Back to Grandpa Joe’s living room. He’d just pulled out a book of neatly scribed logarithm tables that he’d created with nothing more than his keen mind and a slide rule.

His job at EIMCO Steel was to make sure the computer was doing its calculations correctly so he’d painstakingly created that book of logarithms to help him do just that.

Today, most of us don’t question a computer’s output, but his job was to ensure the room-sized mainframe computer was calculating things correctly.

I was studying Mechanical Engineering at the time, and he told me frequently that I always needed to know what the computer was doing to make sure it was accurate. He was an unwitting pioneer of the idea “garbage in, garbage out.”

People who lived their lives before technology was ubiquitous were better at being present. It was certainly a character trait all my grandparents had. When I talked to any of them, what I had to say was all that mattered in the moment, regardless of the subject matter.

That’s a gift every loving grandparent has: the ability to be absorbed by the lives of their grandchildren.

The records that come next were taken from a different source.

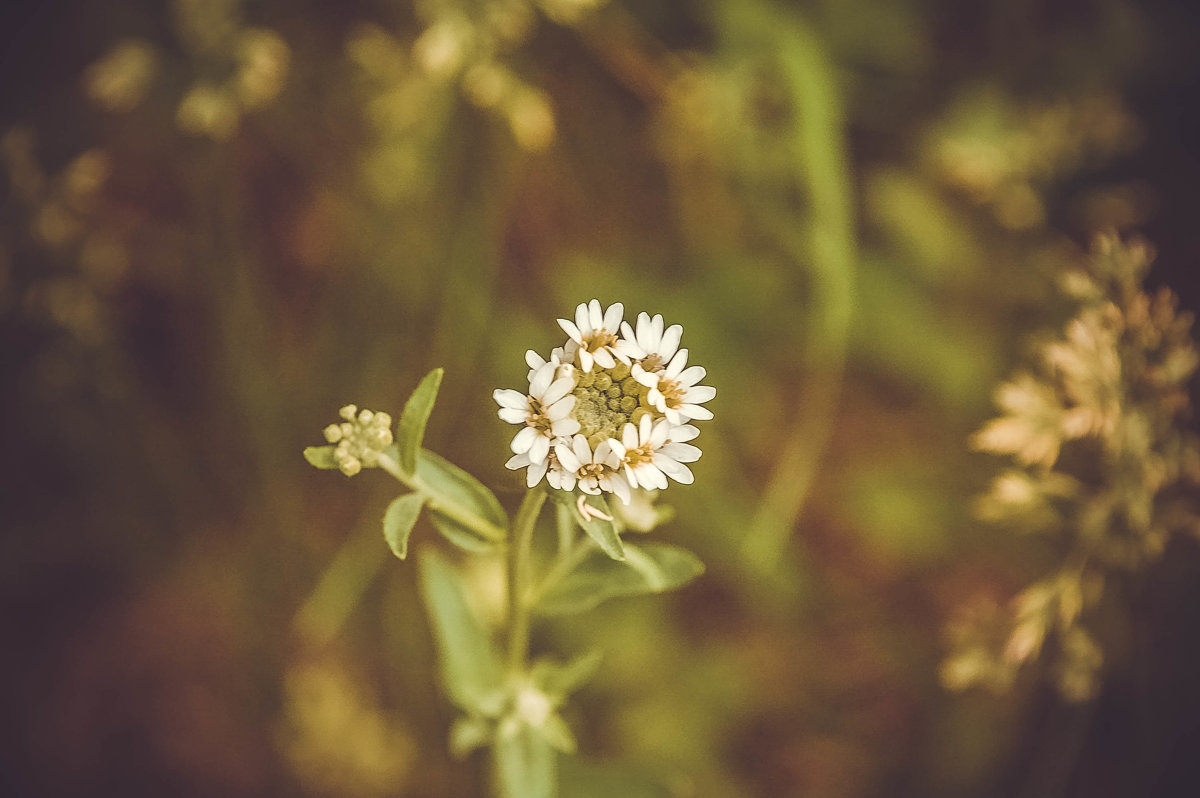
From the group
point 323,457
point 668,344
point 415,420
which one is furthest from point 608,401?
point 323,457

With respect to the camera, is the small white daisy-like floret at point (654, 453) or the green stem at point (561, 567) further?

Looking back with perhaps a bit more mileage in my own life, it’s easier for me to see that the lessons weren’t about computers or calculations. They were about paying attention to details, to people, and to that moment. Grandpa Joe’s life, like my other grandparents, was and is an example of being present. When I was with them, they listened. I remember my dad’s dad, Grandpa Tom, asking me lots of questions about school even though I know the later years of my education were way over his head. That didn’t stop him from taking a keen interest in what was interesting to me.

That kind of personal focus seems rare now. Our days are pulled in so many different directions — notifications, obligations, scrolling, distractions — that we forget to stop and ask ourselves: what really deserves our attention? It’s not easy to pause long enough to answer that question let alone refocus our efforts on what matters most. So often, we’re caught in a tide that requires tremendous determination to escape.

As I’ve gotten older, those moments from years long ago have become increasingly important to me. I’ve started looking back and seeing the lessons they were teaching perhaps without even trying. Unintentional lessons often come from people who are just doing their best to help others navigate the frenzied pace of life today.

If now’s all we really have, what will we do with it? Do we continue to rush through life, always looking forward to the next thing, or will we slow down, pay attention, and make it count?